── Document segment

Calming the Waters on 10+2

Jan. 1, 2009
It's not that the industry didn't know new regulations were to be imposed on goods destined by ship for the US. Part of the Security and Accountability

It's not that the industry didn't know new regulations were to be imposed on goods destined by ship for the US. Part of the Security and Accountability for Every Port (SAFE) Port Act passed in October 2006 mandated that ocean shipments to the US had to have electronically filed manifests in the hands of US Customs and Border Protection (CBP) at least 24 hours in advance of lading a vessel at its foreign port.

There are 10 data elements to be included in the Importer Security Filing (ISF) by importers or their agents. Ocean carriers and Non-Vessel Operating Common Carriers (NVOCCs) are to file 2 data elements that describe the status of a container and its physical location on board the vessel. Hence the 10+2 regulations. The specifics of required data are listed in the box on page 20.

In January 2008, CBP published its proposed rulemaking in the Federal Register. It then collected and evaluated some 200 public comments, made what it calls “significant enhancements,” then issued the Importer Security Filing and Additional Carrier Requirements interim final rule.

When the proposed rules appeared they caused concern since while seeming to be fairly straightforward, the amount of data required to answer each element can be burdensome. Some proactive companies saw this as a strategic opportunity to evaluate and gain greater visibility into their supply chains. The alternatives for companies to meet the new regulations appear to be handling the entire filing process themselves; purchasing or using as required a vendor's software solution; or turning the entire process over to a third party supplier.

────

# Set problem:
Please extract the entire 10+2 article word for word, from its title through its last sentence. The data after this point has no connection to the 10+2 article.

── Material

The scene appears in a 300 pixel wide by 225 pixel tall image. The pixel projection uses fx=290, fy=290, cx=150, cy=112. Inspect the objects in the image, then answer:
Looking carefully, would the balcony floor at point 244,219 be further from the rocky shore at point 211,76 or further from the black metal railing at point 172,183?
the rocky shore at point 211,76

────

# Full output:
Calming the Waters on 10+2

Jan. 1, 2009
It's not that the industry didn't know new regulations were to be imposed on goods destined by ship for the US. Part of the Security and Accountability

It's not that the industry didn't know new regulations were to be imposed on goods destined by ship for the US. Part of the Security and Accountability for Every Port (SAFE) Port Act passed in October 2006 mandated that ocean shipments to the US had to have electronically filed manifests in the hands of US Customs and Border Protection (CBP) at least 24 hours in advance of lading a vessel at its foreign port.

There are 10 data elements to be included in the Importer Security Filing (ISF) by importers or their agents. Ocean carriers and Non-Vessel Operating Common Carriers (NVOCCs) are to file 2 data elements that describe the status of a container and its physical location on board the vessel. Hence the 10+2 regulations. The specifics of required data are listed in the box on page 20.

In January 2008, CBP published its proposed rulemaking in the Federal Register. It then collected and evaluated some 200 public comments, made what it calls “significant enhancements,” then issued the Importer Security Filing and Additional Carrier Requirements interim final rule.

When the proposed rules appeared they caused concern since while seeming to be fairly straightforward, the amount of data required to answer each element can be burdensome. Some proactive companies saw this as a strategic opportunity to evaluate and gain greater visibility into their supply chains. The alternatives for companies to meet the new regulations appear to be handling the entire filing process themselves; purchasing or using as required a vendor's software solution; or turning the entire process over to a third party supplier.